Center for the Study of Systems Biology, School of Biology, Georgia Institute of Technology, Atlanta, GA 30318, USA.
Proteins. 2010 Jan;78(1):118-34. doi: 10.1002/prot.22566.
To exploit the vast amount of sequence information provided by the Genomic revolution, the biological function of these sequences must be identified. As a practical matter, this is often accomplished by functional inference. Purely sequence-based approaches, particularly in the "twilight zone" of low sequence similarity levels, are complicated by many factors. For proteins, structure-based techniques aim to overcome these problems; however, most require high-quality crystal structures and suffer from complex and equivocal relations between protein fold and function. In this study, in extensive benchmarking, we consider a number of aspects of structure-based functional annotation: binding pocket detection, molecular function assignment and ligand-based virtual screening. We demonstrate that protein threading driven by a strong sequence profile component greatly improves the quality of purely structure-based functional annotation in the "twilight zone." By detecting evolutionarily related proteins, it considerably reduces the high false positive rate of function inference derived on the basis of global structure similarity alone. Combined evolution/structure-based function assignment emerges as a powerful technique that can make a significant contribution to comprehensive proteome annotation.

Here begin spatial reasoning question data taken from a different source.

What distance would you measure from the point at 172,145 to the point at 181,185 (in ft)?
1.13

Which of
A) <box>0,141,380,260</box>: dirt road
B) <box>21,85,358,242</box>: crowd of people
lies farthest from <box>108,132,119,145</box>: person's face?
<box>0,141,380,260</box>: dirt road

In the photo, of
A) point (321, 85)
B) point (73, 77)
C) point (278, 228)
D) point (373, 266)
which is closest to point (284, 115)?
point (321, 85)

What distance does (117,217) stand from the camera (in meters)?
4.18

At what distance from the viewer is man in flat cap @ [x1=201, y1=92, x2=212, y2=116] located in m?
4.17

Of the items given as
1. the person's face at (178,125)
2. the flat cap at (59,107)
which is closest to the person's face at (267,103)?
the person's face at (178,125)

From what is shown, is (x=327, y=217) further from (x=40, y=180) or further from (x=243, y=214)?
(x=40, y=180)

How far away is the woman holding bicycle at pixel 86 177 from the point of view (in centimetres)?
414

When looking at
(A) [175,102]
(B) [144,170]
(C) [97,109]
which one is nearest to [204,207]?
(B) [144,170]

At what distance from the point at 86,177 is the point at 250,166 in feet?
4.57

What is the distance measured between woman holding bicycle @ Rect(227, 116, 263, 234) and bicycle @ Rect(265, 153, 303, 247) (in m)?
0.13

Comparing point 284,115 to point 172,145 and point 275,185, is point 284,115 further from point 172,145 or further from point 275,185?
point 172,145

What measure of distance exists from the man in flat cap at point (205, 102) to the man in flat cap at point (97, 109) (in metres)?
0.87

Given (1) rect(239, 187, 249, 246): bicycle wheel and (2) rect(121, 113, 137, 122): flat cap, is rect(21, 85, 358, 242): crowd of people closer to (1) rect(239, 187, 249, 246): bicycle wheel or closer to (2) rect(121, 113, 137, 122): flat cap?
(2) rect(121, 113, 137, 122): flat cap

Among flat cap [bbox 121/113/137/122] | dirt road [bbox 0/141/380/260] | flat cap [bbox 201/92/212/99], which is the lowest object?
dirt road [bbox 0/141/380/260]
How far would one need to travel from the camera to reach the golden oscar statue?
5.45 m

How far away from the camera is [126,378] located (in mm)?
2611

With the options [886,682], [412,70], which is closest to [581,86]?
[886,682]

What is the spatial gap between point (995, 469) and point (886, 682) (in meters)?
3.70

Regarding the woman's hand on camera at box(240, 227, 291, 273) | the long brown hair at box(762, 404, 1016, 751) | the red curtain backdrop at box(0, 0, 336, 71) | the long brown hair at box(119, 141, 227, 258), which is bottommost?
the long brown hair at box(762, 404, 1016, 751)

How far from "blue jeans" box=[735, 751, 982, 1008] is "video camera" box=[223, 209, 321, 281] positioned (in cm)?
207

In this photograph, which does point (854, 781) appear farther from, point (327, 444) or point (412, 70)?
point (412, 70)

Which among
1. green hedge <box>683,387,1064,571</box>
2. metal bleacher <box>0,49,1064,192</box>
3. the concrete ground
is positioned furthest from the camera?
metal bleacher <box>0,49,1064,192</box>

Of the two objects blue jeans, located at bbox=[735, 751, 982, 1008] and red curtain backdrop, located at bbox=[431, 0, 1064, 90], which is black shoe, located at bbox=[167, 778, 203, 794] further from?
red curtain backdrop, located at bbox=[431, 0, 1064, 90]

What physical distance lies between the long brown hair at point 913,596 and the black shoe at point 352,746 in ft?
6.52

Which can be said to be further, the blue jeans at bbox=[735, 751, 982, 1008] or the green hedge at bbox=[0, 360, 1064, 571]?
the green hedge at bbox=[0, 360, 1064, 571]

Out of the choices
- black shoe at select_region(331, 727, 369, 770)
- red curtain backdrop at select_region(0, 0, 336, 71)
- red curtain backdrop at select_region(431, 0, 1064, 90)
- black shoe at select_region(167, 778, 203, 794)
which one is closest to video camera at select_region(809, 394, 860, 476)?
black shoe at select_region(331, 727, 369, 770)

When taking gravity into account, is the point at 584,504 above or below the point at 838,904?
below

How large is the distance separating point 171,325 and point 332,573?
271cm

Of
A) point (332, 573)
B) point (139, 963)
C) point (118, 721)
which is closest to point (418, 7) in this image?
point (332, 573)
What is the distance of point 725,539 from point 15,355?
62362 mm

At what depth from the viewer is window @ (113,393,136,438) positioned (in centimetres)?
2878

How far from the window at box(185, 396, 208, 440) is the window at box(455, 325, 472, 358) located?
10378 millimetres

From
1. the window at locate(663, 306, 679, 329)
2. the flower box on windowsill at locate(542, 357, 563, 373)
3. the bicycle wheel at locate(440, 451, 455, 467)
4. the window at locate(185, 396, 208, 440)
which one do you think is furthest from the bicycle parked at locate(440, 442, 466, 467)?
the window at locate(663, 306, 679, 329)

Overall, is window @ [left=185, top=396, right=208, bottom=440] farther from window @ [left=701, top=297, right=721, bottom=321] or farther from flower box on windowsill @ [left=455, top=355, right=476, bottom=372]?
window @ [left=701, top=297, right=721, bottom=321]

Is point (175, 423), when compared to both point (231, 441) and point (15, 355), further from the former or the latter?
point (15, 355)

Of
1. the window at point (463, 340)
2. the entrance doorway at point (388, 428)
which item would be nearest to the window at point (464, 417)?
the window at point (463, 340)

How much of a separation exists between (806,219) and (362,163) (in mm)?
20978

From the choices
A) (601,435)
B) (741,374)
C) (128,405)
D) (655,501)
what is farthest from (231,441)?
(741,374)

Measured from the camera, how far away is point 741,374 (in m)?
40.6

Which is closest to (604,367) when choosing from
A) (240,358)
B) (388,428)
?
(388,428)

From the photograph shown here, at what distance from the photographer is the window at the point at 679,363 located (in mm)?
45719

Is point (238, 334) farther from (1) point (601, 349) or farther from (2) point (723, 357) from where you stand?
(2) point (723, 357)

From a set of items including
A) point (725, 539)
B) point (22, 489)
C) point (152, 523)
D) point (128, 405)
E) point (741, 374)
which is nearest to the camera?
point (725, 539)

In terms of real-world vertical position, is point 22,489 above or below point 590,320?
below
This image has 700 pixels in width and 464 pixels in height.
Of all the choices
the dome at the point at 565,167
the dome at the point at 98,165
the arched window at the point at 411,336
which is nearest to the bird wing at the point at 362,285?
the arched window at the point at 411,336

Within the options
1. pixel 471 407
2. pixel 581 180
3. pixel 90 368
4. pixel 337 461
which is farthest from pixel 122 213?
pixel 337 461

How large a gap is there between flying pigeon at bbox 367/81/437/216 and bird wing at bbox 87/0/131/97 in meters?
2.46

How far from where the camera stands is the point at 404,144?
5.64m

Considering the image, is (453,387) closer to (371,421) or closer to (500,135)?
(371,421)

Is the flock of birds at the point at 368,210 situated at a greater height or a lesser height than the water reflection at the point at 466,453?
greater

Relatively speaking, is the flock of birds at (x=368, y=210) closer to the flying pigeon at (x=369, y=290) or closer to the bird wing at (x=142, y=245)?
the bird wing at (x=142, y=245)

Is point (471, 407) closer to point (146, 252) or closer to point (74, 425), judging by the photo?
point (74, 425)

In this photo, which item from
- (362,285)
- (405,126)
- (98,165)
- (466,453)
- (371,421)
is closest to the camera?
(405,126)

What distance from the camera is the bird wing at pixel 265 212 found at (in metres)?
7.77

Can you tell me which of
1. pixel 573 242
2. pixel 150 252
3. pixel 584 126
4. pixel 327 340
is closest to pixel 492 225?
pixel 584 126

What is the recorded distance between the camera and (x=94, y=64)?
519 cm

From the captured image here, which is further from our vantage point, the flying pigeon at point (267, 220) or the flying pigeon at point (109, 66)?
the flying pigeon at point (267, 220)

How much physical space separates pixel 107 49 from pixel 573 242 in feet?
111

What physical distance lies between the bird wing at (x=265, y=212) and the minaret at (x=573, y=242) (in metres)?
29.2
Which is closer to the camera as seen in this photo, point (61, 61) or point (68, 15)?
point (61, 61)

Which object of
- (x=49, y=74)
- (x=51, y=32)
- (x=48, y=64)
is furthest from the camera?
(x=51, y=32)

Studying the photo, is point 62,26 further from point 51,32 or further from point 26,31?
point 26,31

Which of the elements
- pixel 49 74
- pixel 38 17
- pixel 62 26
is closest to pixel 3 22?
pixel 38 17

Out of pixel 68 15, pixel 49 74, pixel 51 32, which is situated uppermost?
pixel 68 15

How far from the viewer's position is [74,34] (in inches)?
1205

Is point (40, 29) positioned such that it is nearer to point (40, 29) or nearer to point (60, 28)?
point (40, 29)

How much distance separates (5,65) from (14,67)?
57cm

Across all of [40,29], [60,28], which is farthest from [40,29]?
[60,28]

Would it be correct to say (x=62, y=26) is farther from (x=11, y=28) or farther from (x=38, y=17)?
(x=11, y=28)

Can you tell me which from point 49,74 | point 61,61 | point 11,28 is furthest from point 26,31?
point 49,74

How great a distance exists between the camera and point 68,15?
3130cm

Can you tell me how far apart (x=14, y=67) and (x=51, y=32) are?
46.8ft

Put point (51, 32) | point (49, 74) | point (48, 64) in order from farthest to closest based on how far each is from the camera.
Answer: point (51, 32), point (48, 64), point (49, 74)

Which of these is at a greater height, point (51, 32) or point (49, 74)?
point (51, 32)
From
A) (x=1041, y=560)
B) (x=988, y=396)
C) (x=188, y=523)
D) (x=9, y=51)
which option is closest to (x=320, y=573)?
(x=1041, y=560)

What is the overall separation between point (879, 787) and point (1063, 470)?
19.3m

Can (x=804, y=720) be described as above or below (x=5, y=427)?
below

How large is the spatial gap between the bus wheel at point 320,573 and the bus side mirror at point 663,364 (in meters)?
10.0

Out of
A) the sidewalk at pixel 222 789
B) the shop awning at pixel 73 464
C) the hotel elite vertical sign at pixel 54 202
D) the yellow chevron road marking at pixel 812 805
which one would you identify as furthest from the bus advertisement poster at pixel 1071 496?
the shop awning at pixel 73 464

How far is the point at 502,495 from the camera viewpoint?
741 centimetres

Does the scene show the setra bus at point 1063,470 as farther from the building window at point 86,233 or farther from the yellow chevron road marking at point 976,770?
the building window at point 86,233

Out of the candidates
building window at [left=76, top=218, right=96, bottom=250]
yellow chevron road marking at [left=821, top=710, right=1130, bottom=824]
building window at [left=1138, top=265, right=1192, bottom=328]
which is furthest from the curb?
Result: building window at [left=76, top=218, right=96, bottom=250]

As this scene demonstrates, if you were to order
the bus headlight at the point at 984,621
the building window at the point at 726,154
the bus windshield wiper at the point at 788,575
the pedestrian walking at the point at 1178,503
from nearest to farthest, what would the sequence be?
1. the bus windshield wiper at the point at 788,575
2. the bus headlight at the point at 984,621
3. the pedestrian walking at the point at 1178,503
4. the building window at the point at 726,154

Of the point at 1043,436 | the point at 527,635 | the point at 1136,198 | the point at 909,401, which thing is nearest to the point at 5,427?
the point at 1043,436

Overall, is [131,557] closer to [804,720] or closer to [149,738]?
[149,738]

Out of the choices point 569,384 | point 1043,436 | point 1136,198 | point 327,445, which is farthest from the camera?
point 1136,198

为了充分利用基因组革命所提供的大量序列信息,必须确定这些序列的生物学功能。实际上,这通常是通过功能推断来完成的。纯粹基于序列的方法,特别是在序列相似性水平较低的“ twilight zone”中,受到许多因素的影响。对于蛋白质,基于结构的技术旨在克服这些问题;但是,大多数方法都需要高质量的晶体结构,并且在蛋白质折叠和功能之间存在复杂而模糊的关系。在这项研究中,我们在广泛的基准测试中考虑了基于结构的功能注释的多个方面:结合口袋检测,分子功能分配和基于配体的虚拟筛选。我们证明,由强大的序列轮廓组成的蛋白质穿线大大提高了“ twilight zone”中纯基于结构的功能注释的质量。通过检测进化上相关的蛋白质,它大大降低了仅基于全局结构相似性得出的功能推断的高假阳性率。基于进化/结构的功能分配的组合成为一种强大的技术,可以为全面的蛋白质组注释做出重大贡献。